«Además del buenismo hay otra cosa que no puedo entender o que me cuesta entender: La cerrilidad de pensamiento»
Además del buenismo hay otra cosa que no puedo entender o que me cuesta entender: La cerrilidad de pensamiento. Pero no la de los enemigos de la libertad, sean del tipo que sean; Antisistema, comunista, fanáticos religiosos; si no la de los políticos, jueces y estamentos policiales. No comprendo, cómo piensan que a gentes de esa calaña y nivel moral se les puedan aplicar las tan manidas normas del Estado de Derecho.
Si hay personas que reniegan de ese Estado y lo atacan, situándose al margen y lo niegan, y ni siquiera reconocen sus normas es porque han declarado la guerra a la sociedad. En las guerras las normas varían con respecto a un mundo de paz.
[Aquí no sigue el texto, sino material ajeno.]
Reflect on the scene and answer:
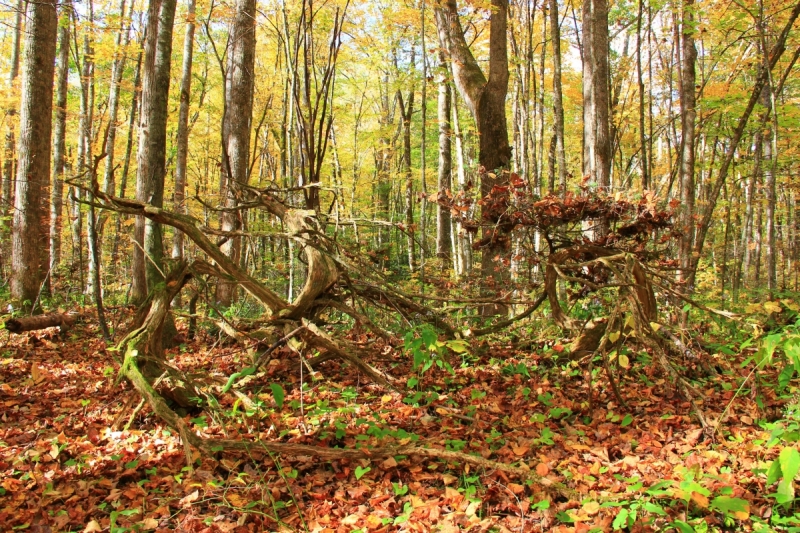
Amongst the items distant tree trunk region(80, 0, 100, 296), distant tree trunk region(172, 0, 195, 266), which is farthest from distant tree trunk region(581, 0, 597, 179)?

Si no respetan el espacio que se ha dado el común de las personas para convivir con derechos, que los sacan de la brutalidad de la selva, ¿Cómo pueden reconocérseles los derechos de los que ellos abjuran?
«Me da igual cual sea el calificativo que los meapilas del buenismo quieran ponerme, porque por encima de las convenciones humanas está la libertad de los individuos»
Lo siento, no puedo entenderlo ni tolerarlo. Debe de haber un juego limpio para los que asumen esas premisas de las democracias y un juego sucio para los que no solo no las aceptan si no que las rompen siempre que pueden en su provecho, machacando a los demás. Y puesto que ellos mismos se excluyen, no veo la necesidad de que la sociedad tenga que otorgarles esos derechos. No hay ninguna justificación moral que enarbolar, porque la defensa propia debe ser respetada. Y si esta tiene que ser muy fuerte para ser específica, debería de serlo y legislarse. Todo esto debe afectar, no solo a la criminalidad, política o religiosa o de cualquier tipo, sino también a esos individuos que para el juramento de sus cargos de responsabilidad política, y desde aquel famoso «por imperativo legal», inventan las mil y una triquiñuelas para burlar y arremeter contra la Constitución y el Estado que van a representar.
No, digo no, una y mil veces, y me da igual cual sea el calificativo que los meapilas del buenismo quieran ponerme, porque por encima de las convenciones humanas está la libertad de los individuos y la libertad de la sociedad que como grupos forman. No se puede dejar que unos autoexcluidos personajes que jamás respetan la libertad de los demás, ni tampoco sus derechos, puedan darse el lujo de ser respetados por estos últimos. Así que si hay que usar mano dura para defender los estados de derecho, que se use, para eso se han creado los cuerpo de seguridad del Estado, para defenderlo. Y ni siquiera puede aceptarse que haya para ellos cauces democráticos para llegar al poder, puesto que su intención es acabar con los postulados básicos que constituyen las democracias.